DATA RECORDS
-- Opening Marker --
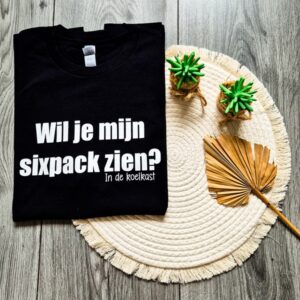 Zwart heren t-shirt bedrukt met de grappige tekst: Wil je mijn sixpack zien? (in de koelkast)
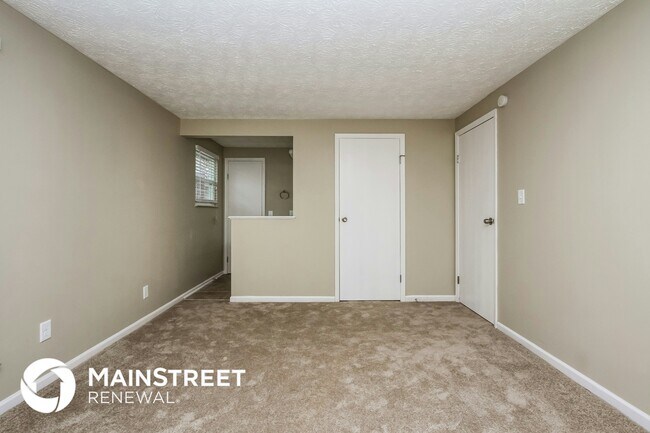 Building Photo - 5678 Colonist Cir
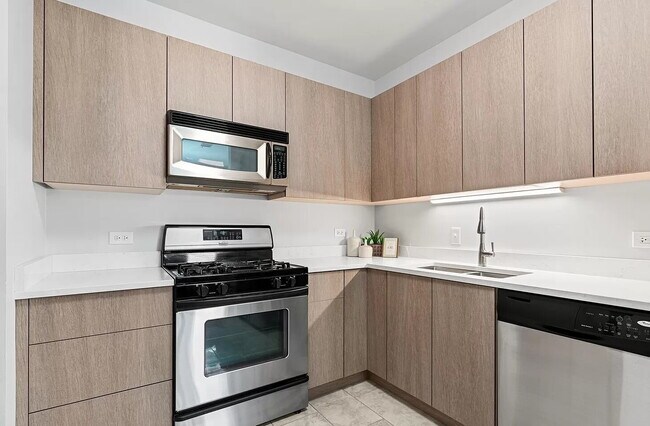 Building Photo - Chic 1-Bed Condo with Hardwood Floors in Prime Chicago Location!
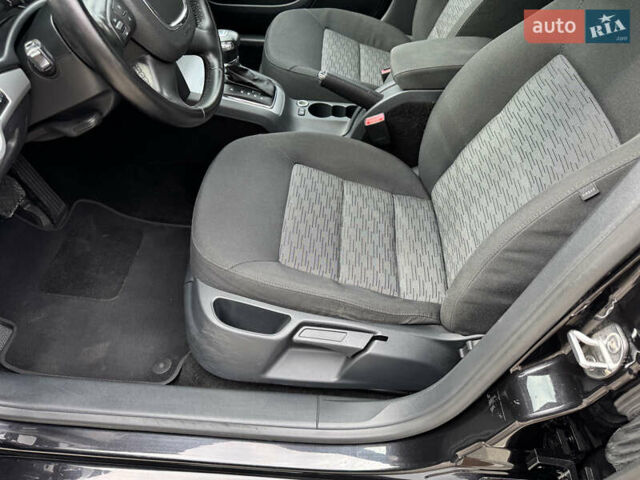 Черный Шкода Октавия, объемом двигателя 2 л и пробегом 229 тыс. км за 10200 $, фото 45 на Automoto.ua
-- Closing Marker --
-- Opening Marker --
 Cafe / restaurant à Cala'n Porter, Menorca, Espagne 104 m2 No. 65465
-- Closing Marker --
-- Opening Marker --
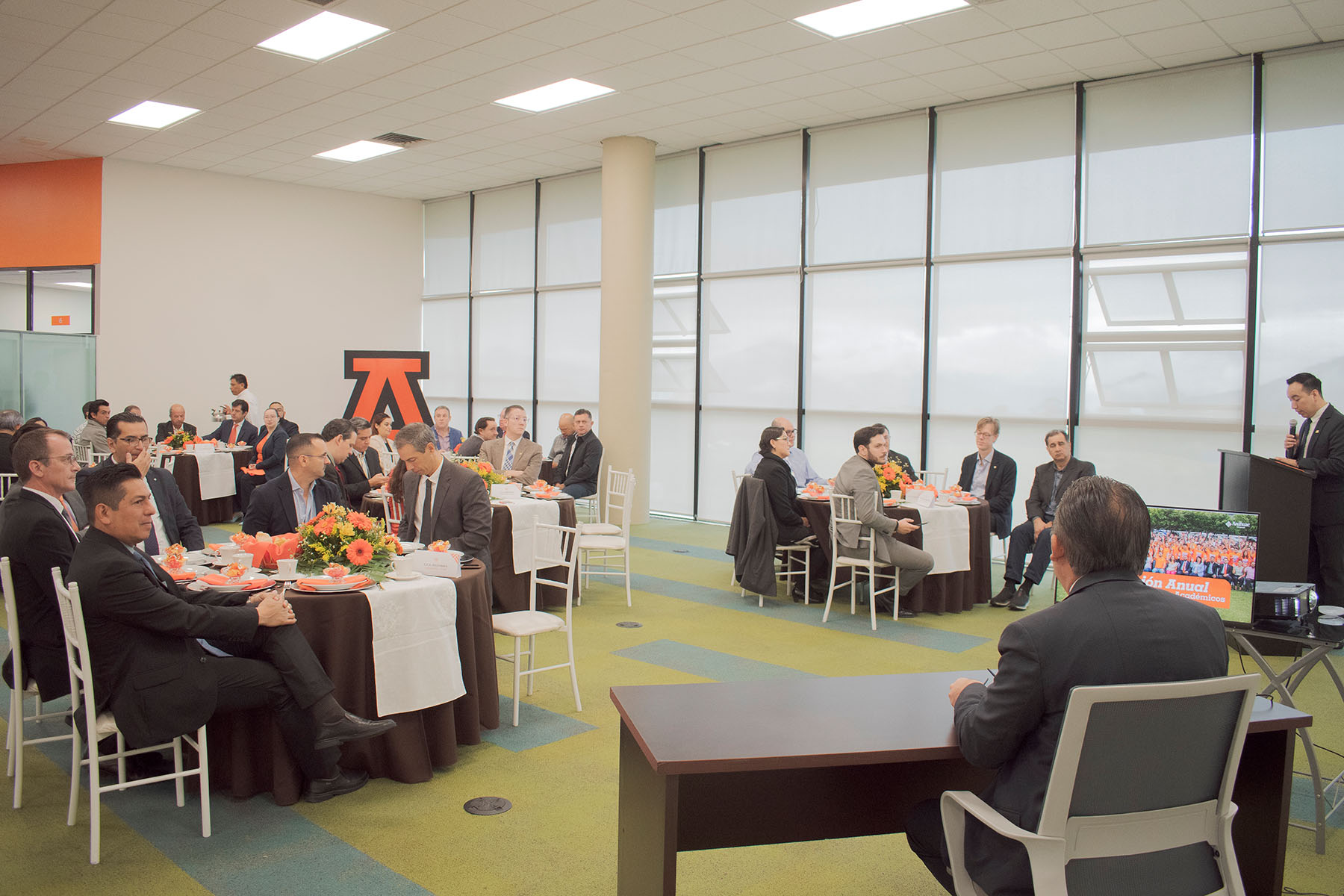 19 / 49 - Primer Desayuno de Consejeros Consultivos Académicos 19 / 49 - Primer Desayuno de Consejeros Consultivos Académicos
-- Closing Marker --
INSTRUCTIONS TO FOLLOW
Within the data above, repeat exactly the lines from the one bearing "Zwart heren t-shirt" through the one bearing "Черный Шкода Октавия, объемом". Include no pictures and nothing else.

ANSWER TO THIS PROBLEM
 Zwart heren t-shirt bedrukt met de grappige tekst: Wil je mijn sixpack zien? (in de koelkast)
 Building Photo - 5678 Colonist Cir
 Building Photo - Chic 1-Bed Condo with Hardwood Floors in Prime Chicago Location!
 Черный Шкода Октавия, объемом двигателя 2 л и пробегом 229 тыс. км за 10200 $, фото 45 на Automoto.ua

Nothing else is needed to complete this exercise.